**Data shown:**
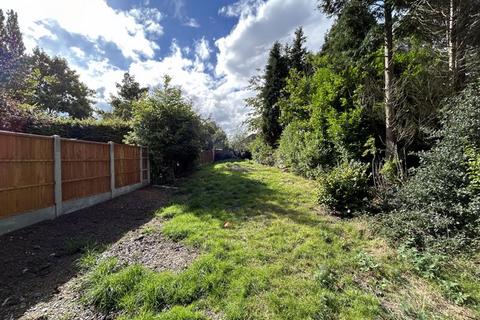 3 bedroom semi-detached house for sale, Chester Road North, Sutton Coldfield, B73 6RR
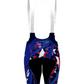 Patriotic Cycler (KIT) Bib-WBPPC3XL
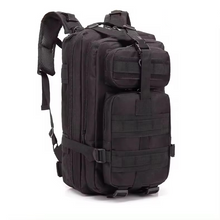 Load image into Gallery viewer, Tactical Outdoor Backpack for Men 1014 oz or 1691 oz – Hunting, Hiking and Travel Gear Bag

**Task goal:** Exclude the pictures. Write out the remaining data exactly.

**Task solution:**
 3 bedroom semi-detached house for sale, Chester Road North, Sutton Coldfield, B73 6RR
 Patriotic Cycler (KIT) Bib-WBPPC3XL
 Load image into Gallery viewer, Tactical Outdoor Backpack for Men 1014 oz or 1691 oz – Hunting, Hiking and Travel Gear Bag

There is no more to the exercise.